記事の内容から、次の問いに答えよ。
1. 映画「メゾン・ド・ヒミコ」の脚本を担当したのは誰か。
2. 筆者が「メゾン・ド・ヒミコ」を選ぶ前に迷っていたほかの2本の映画は何か。
3. 筆者が今年見た映画のうち、この映画と並ぶ佳作として挙げた2本は何か。

記事 –
_ _ _
映画「メゾン・ド・ヒミコ」
監督:犬童一心
脚本:渡辺あや
出演:オダギリジョー、柴咲コウ、田中泯
音楽:細野晴臣
先日見た、ひっさびさの映画。もうヤケだ、こうなったら映画でも見ないとやってけなーい、と思いたったものの、でもそんなに何本も行く(時間的)余裕もなく、ウディ・アレンの「メリンダとメリンダ」、「ルパン」と3本で迷った末に、「メゾン・ド・ヒミコ」へ。
三島由紀夫なんてやってることもあって、ゲイやレズビアン、そのほかの性的マイノリティやセクシュアリティを題材にした映画をそこそこ見ている方だと思うのだけど、この映画はよいです。 今年見た映画一般としても、「パッチギ!」「ヒトラー」と並ぶ佳作だと思う。
_ _ _
抽出データ –
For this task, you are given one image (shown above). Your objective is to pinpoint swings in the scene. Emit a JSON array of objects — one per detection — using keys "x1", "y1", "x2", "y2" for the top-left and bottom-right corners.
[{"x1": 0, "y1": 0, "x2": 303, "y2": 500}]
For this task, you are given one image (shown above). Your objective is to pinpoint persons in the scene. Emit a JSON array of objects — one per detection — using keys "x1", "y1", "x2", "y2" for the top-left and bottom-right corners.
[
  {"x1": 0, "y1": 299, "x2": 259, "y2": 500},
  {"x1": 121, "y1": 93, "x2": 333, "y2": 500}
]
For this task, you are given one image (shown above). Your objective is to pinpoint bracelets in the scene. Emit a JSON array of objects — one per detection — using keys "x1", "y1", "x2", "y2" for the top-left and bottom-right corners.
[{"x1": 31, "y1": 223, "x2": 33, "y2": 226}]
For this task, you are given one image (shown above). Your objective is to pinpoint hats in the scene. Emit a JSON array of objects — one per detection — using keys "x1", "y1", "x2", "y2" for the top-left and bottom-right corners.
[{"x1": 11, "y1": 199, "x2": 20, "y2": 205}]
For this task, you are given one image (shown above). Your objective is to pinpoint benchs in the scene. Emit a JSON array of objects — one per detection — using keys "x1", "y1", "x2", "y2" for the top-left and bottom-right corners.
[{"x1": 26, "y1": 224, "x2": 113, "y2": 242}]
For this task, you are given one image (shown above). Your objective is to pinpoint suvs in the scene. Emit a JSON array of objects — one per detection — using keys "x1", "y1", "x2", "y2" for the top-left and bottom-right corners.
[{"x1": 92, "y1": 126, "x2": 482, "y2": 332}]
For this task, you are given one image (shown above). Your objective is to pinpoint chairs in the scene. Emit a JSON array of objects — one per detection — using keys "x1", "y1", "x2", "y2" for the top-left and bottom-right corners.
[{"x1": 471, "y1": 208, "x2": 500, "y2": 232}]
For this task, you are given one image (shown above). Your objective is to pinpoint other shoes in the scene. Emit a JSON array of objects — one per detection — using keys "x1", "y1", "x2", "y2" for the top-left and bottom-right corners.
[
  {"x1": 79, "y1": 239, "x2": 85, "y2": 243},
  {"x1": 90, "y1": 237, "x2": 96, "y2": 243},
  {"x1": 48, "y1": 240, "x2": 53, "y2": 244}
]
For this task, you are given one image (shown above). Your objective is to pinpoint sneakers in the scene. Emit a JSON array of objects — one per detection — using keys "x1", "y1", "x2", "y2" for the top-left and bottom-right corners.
_ _ _
解答全文 –
1. 渡辺あや
2. ウディ・アレンの「メリンダとメリンダ」と「ルパン」
3. 「パッチギ!」と「ヒトラー」